(SUPPLIED DATA Opens)

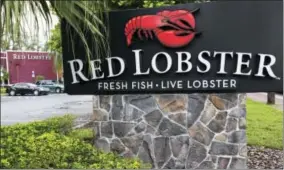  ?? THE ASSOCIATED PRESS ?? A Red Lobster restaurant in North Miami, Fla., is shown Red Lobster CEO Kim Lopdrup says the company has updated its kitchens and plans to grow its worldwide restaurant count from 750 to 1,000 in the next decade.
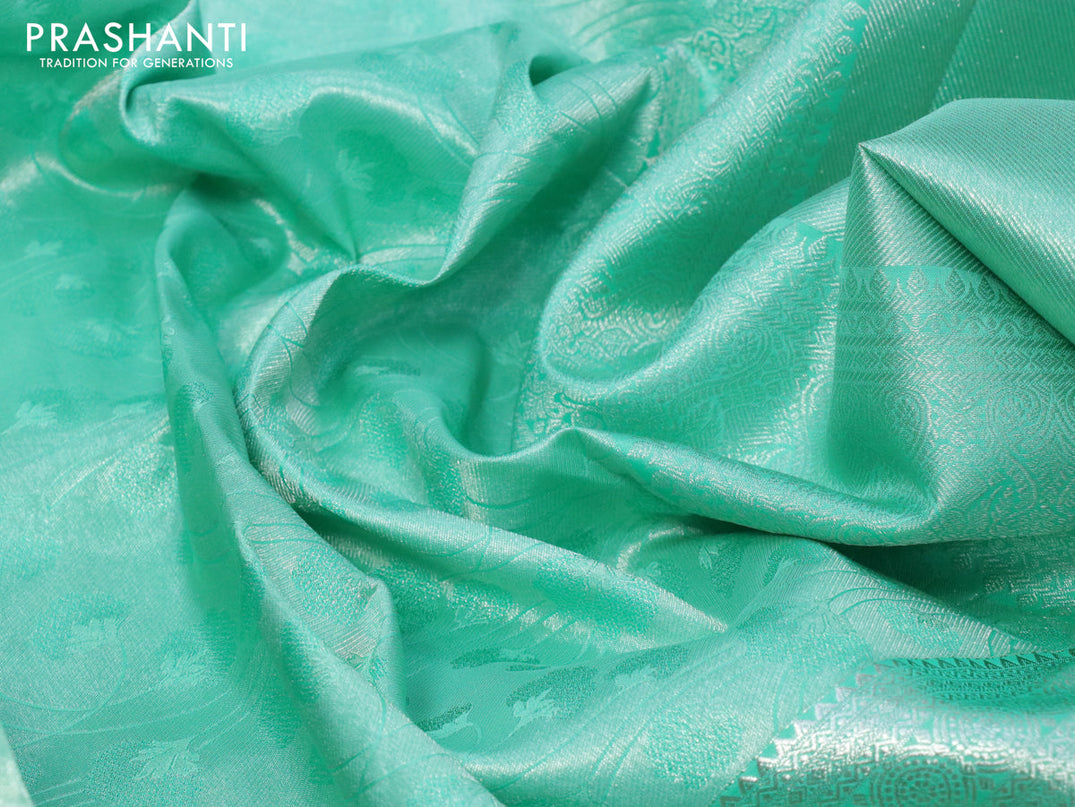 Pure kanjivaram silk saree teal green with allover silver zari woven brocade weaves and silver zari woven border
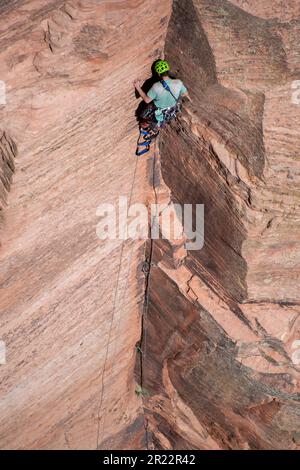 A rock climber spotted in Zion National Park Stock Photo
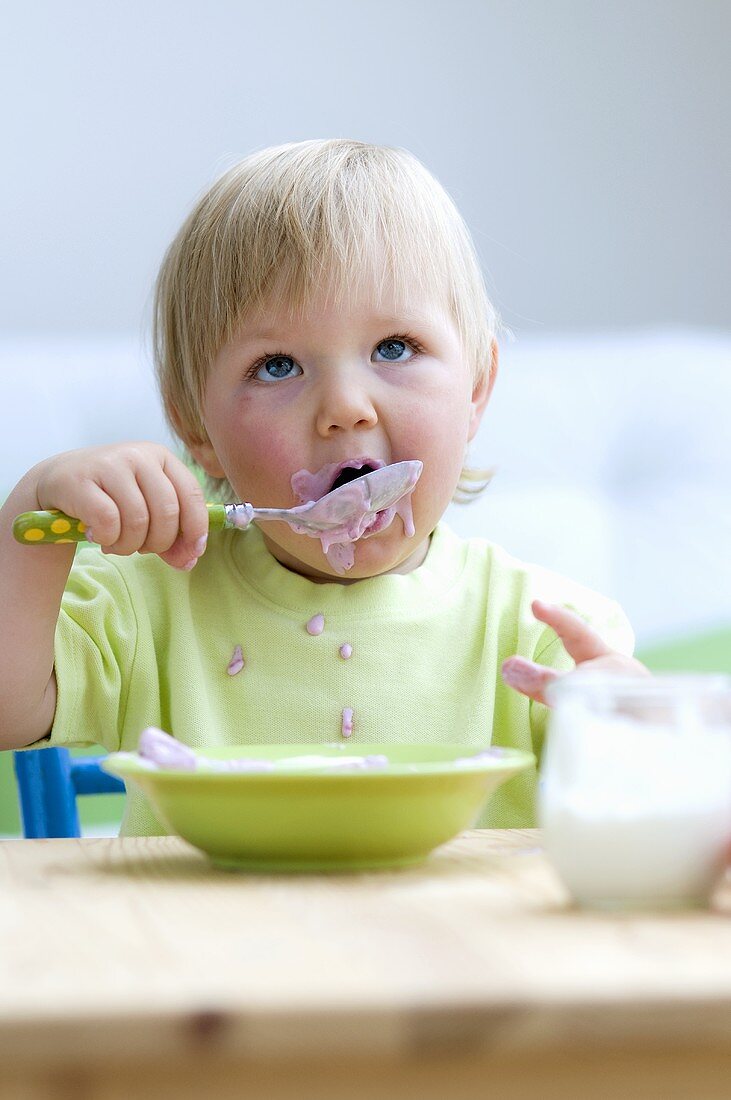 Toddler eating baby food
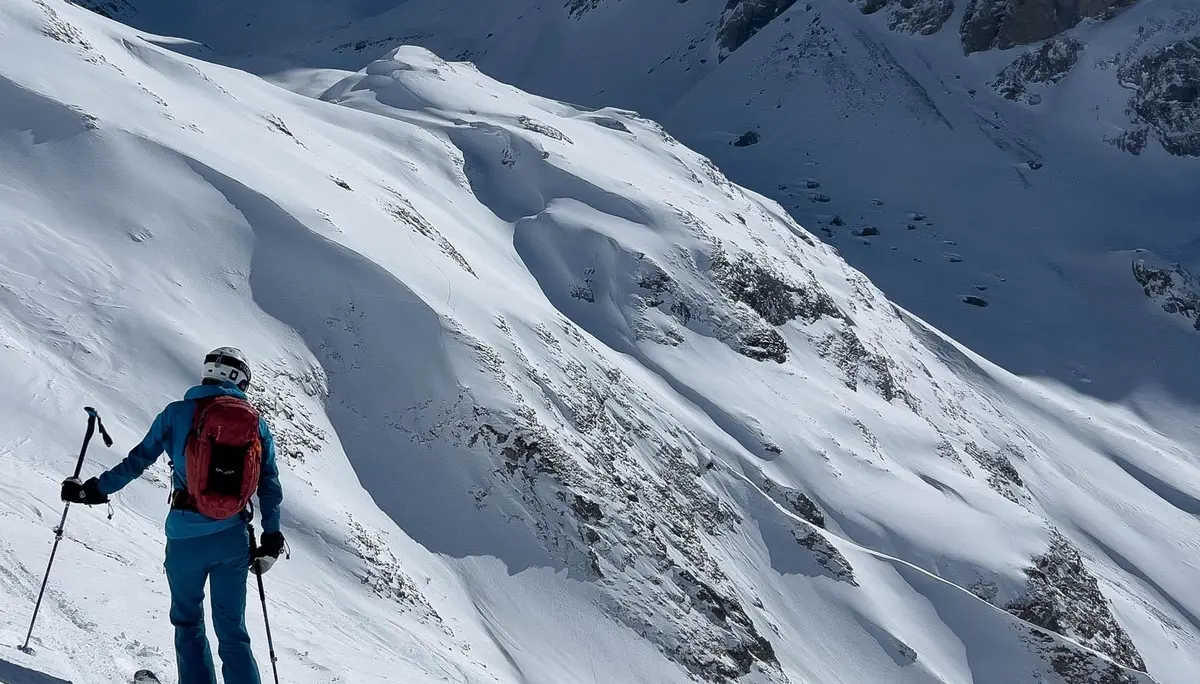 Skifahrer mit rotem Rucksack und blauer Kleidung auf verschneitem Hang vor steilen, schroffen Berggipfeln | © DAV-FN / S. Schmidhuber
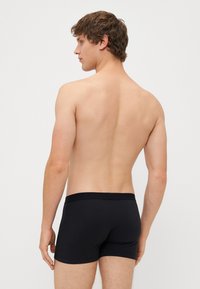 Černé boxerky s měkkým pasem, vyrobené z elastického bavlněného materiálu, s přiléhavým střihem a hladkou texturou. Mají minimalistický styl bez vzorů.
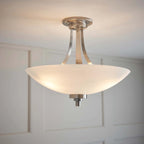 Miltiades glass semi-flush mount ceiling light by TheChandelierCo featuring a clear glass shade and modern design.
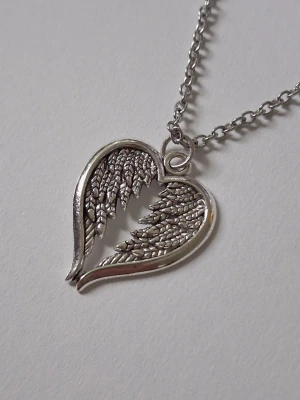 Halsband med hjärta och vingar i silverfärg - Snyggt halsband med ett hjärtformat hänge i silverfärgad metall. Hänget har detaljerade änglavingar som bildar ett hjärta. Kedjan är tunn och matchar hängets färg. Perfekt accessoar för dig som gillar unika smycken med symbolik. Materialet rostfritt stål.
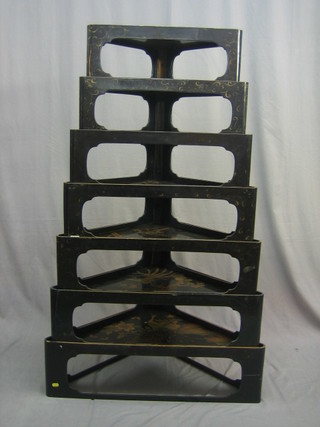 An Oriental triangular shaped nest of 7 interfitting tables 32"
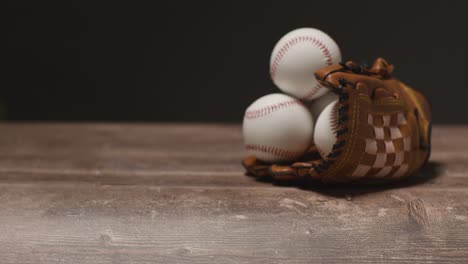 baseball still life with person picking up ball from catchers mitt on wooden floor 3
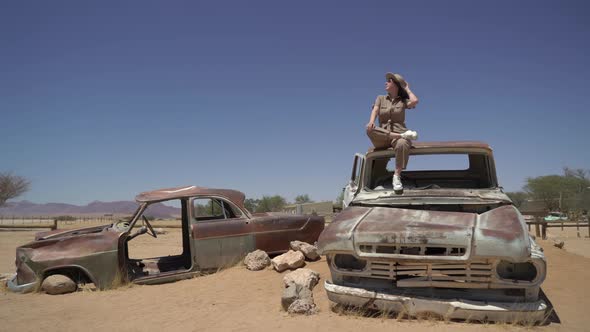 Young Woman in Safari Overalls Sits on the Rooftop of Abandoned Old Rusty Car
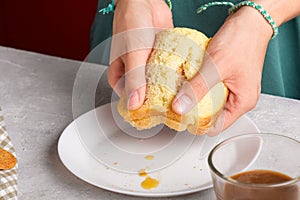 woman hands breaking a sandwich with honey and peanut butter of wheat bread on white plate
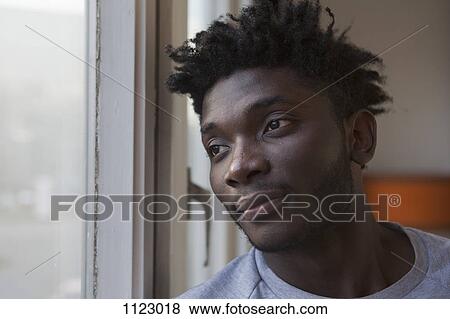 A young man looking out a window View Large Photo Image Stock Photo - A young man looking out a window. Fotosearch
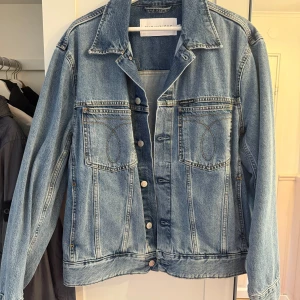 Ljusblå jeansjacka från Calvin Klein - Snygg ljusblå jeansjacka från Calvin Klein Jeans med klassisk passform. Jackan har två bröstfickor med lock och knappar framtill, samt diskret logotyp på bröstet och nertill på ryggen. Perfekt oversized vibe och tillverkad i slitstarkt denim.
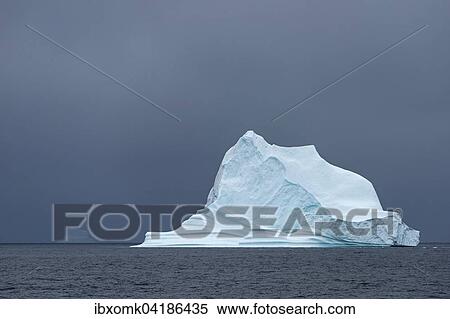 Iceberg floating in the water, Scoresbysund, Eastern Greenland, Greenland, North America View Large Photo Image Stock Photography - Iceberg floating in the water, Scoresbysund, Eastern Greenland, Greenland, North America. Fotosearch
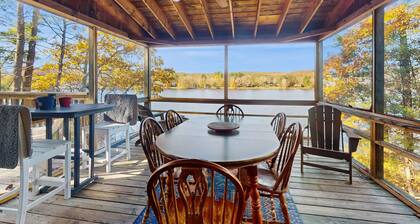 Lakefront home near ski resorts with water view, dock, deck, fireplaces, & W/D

(SUPPLIED DATA Closes)

- EXERCISE PROMPT
Write out the rows from the first one through the row containing "Young Woman in", with both ends included. Leave the pictures out of your answer.

- OUTPUT
  ?? THE ASSOCIATED PRESS ?? A Red Lobster restaurant in North Miami, Fla., is shown Red Lobster CEO Kim Lopdrup says the company has updated its kitchens and plans to grow its worldwide restaurant count from 750 to 1,000 in the next decade.
 Pure kanjivaram silk saree teal green with allover silver zari woven brocade weaves and silver zari woven border
 A rock climber spotted in Zion National Park Stock Photo
 Toddler eating baby food
 Skifahrer mit rotem Rucksack und blauer Kleidung auf verschneitem Hang vor steilen, schroffen Berggipfeln | © DAV-FN / S. Schmidhuber
 Černé boxerky s měkkým pasem, vyrobené z elastického bavlněného materiálu, s přiléhavým střihem a hladkou texturou. Mají minimalistický styl bez vzorů.
 Miltiades glass semi-flush mount ceiling light by TheChandelierCo featuring a clear glass shade and modern design.
 Halsband med hjärta och vingar i silverfärg - Snyggt halsband med ett hjärtformat hänge i silverfärgad metall. Hänget har detaljerade änglavingar som bildar ett hjärta. Kedjan är tunn och matchar hängets färg. Perfekt accessoar för dig som gillar unika smycken med symbolik. Materialet rostfritt stål.
 An Oriental triangular shaped nest of 7 interfitting tables 32"
 baseball still life with person picking up ball from catchers mitt on wooden floor 3
 Young Woman in Safari Overalls Sits on the Rooftop of Abandoned Old Rusty Car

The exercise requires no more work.